Cruising has become a major part of the tourism industry, accounting for approximately $29.4 billion and over 19 million passengers carried in 2011 alone. Although cruise ships may seem like just another boat, their construction is actually quite different from their ocean liner relatives.
Cruise vessel parts are many and complex, but whether you’re just starting out in the industry or a seasoned sailor, it’s important to know the basic parts of vessels and their anatomy. If you need a refresher or simply want to learn more, here’s a basic guide to cruise ship anatomy.
Centerpiece of the Ship
The centerpiece of a contemporary cruise ship operating on the ocean today is the elevator that runs through the highest traffic areas of its many floors, usually as part of a central atrium. These elevators are typically decked out as a prime photo op for many passengers. While the majority of these elevators are built inside of glass tubes to allow those photo ops, several advances in safe elevator construction that have allowed for the creation of a dynamic lift that brings people to the next floor in style. A wide array of lights, brushed and etched glass, and smoother trips are the most common traits of a contemporary cruise elevator.
Promenade and Activity Decks
The promenade and activity decks are the areas of the ship that are open to all passengers on the vessel. They include pools, nightclubs, rail-side walking or running areas, lounges, on-board shops, dining areas, and restaurants. Passengers and crew on one cruise ship consume an average of 20,000 pounds of beef, 28,000 eggs, and as much as 8,000 gallons of ice cream in a single week. The rate of consumption means these decks are constantly stocked with food and merchandise for passengers.
In case of an emergency, several measures are taken protect passengers and staff. Integrated fire extinguisher systems will address fire anywhere on the ship, and defibrillator units are on board per maritime law in case a passenger suffers from heart failure. In addition, maritime safety standards require that all passengers aboard the ship have the ability to escape in the case of an emergency from which the ship cannot recover. Modern escape cruise vessel parts and equipment are similar to submarines in that they can protect passengers from the elements.

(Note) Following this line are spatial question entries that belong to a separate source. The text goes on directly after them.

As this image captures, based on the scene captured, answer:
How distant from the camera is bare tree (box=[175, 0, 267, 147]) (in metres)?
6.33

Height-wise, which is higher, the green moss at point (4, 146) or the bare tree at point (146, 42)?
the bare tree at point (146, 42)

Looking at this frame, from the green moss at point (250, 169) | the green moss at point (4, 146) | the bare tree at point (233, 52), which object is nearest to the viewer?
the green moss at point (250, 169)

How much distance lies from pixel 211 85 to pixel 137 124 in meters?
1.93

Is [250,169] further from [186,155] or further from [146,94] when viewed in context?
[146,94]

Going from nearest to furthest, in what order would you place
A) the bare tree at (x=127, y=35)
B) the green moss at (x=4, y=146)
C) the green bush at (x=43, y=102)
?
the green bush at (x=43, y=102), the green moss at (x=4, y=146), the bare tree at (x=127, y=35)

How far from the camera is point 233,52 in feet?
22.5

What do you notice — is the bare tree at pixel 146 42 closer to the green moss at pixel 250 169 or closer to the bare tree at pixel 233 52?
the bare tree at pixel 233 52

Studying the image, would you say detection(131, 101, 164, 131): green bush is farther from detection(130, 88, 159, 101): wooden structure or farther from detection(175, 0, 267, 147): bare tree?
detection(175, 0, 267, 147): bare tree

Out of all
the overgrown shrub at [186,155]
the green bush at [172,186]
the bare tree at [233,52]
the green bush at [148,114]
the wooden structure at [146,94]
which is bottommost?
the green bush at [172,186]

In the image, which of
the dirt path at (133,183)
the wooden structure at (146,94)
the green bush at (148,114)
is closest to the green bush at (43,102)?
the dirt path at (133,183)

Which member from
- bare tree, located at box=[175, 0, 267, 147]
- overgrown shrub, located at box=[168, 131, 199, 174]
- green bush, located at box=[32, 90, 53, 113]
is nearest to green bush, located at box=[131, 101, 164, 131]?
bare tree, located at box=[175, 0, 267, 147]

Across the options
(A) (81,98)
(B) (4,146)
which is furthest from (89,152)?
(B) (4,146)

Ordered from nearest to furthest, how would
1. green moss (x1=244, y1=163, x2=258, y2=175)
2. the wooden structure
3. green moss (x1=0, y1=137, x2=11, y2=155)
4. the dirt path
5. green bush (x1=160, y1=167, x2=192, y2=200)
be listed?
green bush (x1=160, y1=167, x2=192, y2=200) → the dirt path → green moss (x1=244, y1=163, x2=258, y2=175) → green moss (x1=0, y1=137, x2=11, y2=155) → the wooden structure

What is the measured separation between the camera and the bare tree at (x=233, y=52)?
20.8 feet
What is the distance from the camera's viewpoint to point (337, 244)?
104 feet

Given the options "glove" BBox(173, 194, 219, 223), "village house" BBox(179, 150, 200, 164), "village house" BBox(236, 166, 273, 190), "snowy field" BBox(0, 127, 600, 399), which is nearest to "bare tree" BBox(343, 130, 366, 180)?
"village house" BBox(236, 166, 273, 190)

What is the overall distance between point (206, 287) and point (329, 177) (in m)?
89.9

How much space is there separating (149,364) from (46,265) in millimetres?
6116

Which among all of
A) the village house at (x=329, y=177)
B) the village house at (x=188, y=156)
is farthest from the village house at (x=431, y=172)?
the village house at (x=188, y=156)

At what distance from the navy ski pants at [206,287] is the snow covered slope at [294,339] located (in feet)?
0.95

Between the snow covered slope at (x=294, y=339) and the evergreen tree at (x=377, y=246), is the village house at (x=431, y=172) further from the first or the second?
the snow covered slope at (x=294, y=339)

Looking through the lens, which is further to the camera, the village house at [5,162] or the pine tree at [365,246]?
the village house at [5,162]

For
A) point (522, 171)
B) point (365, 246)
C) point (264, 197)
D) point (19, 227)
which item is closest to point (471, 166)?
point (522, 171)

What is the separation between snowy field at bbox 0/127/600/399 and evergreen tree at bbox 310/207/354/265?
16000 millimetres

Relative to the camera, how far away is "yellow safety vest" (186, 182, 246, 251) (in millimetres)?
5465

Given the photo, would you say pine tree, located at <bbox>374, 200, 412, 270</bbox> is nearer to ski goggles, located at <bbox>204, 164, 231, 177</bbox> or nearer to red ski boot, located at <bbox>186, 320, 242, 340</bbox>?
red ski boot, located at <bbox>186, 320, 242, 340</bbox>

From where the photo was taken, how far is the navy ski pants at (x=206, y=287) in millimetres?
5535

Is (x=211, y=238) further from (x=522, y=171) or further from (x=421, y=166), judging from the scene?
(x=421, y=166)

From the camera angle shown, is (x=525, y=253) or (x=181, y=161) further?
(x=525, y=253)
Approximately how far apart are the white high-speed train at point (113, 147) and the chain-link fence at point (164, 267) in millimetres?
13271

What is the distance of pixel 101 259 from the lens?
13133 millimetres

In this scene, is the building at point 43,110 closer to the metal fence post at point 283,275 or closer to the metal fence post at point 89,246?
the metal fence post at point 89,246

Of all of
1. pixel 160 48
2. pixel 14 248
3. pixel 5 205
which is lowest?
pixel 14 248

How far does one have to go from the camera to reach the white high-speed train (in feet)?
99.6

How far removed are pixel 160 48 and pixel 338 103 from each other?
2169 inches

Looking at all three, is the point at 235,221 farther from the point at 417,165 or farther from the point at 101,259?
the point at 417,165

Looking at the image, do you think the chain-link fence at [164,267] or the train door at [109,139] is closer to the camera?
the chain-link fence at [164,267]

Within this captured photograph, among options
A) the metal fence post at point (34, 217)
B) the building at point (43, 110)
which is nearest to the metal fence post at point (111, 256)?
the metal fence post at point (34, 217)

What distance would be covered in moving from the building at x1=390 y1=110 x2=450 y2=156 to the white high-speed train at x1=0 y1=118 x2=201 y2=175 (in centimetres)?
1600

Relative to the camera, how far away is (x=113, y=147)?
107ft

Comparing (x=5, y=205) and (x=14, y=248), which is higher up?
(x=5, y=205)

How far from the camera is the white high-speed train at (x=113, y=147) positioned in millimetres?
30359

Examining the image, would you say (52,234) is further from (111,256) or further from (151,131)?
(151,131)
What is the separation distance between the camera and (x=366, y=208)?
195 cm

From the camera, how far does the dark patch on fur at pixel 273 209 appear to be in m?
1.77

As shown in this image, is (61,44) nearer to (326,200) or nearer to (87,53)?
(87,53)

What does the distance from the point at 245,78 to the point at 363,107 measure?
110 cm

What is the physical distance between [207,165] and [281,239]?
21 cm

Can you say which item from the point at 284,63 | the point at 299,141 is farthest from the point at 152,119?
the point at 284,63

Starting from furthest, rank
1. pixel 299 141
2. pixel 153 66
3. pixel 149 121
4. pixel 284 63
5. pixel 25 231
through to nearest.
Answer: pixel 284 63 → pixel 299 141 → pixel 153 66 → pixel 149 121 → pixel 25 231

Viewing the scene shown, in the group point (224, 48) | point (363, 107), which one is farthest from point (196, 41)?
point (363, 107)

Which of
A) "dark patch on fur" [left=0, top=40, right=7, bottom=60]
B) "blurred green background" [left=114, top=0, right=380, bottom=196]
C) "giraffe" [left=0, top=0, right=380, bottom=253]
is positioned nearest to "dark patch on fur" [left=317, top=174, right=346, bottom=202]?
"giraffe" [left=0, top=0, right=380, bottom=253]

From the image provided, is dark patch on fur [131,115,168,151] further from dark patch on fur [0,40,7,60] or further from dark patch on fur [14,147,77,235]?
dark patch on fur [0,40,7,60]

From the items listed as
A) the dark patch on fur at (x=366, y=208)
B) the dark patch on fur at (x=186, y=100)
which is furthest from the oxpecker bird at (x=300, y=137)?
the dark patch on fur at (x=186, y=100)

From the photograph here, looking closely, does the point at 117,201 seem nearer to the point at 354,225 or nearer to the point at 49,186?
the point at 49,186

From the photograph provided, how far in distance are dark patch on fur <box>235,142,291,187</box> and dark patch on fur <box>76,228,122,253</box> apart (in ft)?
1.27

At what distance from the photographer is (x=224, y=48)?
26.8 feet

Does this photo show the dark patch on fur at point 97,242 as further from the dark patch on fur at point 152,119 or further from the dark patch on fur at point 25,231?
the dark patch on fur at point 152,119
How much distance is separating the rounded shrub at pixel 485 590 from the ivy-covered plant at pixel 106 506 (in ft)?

Second to emergency equipment, these are the most important cruise vessel parts. The specialized parts and equipment in these engines is what allows for smooth sailing on a large cruise ship. The lowest decks of the cruise ship contain the engines that propel the boat, and are used at different strengths depending on the ship’s itinerary and the roll, pitch, and yaw of the water that it sails through.
Modern cruise ships, while sacrificing some qualities of seaworthiness, have added various amenities in addition to new and improved engine parts. While they’re a great spot for vacations, they’re also technological marvels worthy of praise and study.